By David Leon Moore and Erik Brady, USA TODAY
The controversy surrounding Team USA's Chinese-made uniforms for the Olympics opening ceremony raged Thursday as Washington politicians jumped into the fashion fray. They criticized the U.S. Olympic Committee for approving the uniforms.
Sen. Harry Reid, D-Nev., said the USOC should be "ashamed" that the blue blazers, white pants and berets that American athletes will wear are manufactured in China. "They should take all the uniforms, put them in a big pile and burn them," Reid said.
Other lawmakers also were critical of the apparel designed by Ralph Lauren. "You'd think they'd know better," House Speaker John Boehner, R-Ohio, said of the USOC.

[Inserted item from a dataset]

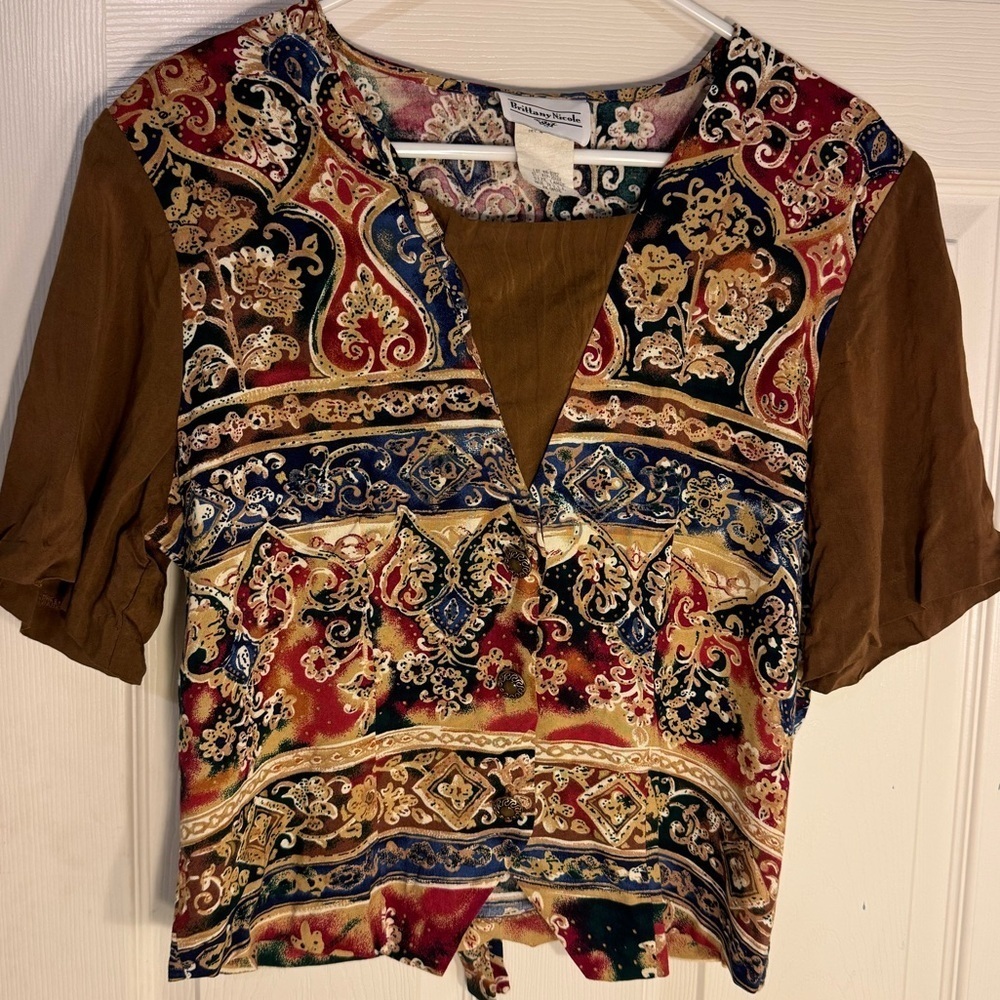 Vtg Brittany Nicole short sleeve top. Made to look like a vest and tee shirt.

Added Sen. Bernie Sanders: "The Olympics are a time when Americans take great pride in our nation's top athletes as they strive for gold. At a time when millions of Americans are unemployed, there is no reason why U.S. Olympic uniforms are not being manufactured in the U.S."
USOC spokesman Patrick Sandusky defended the uniforms, calling Ralph Lauren an "iconic American company."
U.S. athletes didn't have the same sense of outrage as the politicians.
"It's a global world we live in," Olympic beach volleyball player Todd Rogers, a 2008 gold medalist, told USA TODAY Sports. "I would say there are much bigger issues to worry about than where Ralph Lauren has the opening ceremonies clothes made."
Swimmer Missy Franklin said she won't march in the July 27 opening ceremony because the Olympic swimming competition begins the next day. While she wasn't asked about the issue of the clothes being made in China, Franklin called the uniforms "absolutely adorable."
"Everything Ralph Lauren did was so, so cool," Franklin said at the U.S. swim team's media day in Knoxville, Tenn. "To be able to wear those, or have the opportunity to, is so exciting."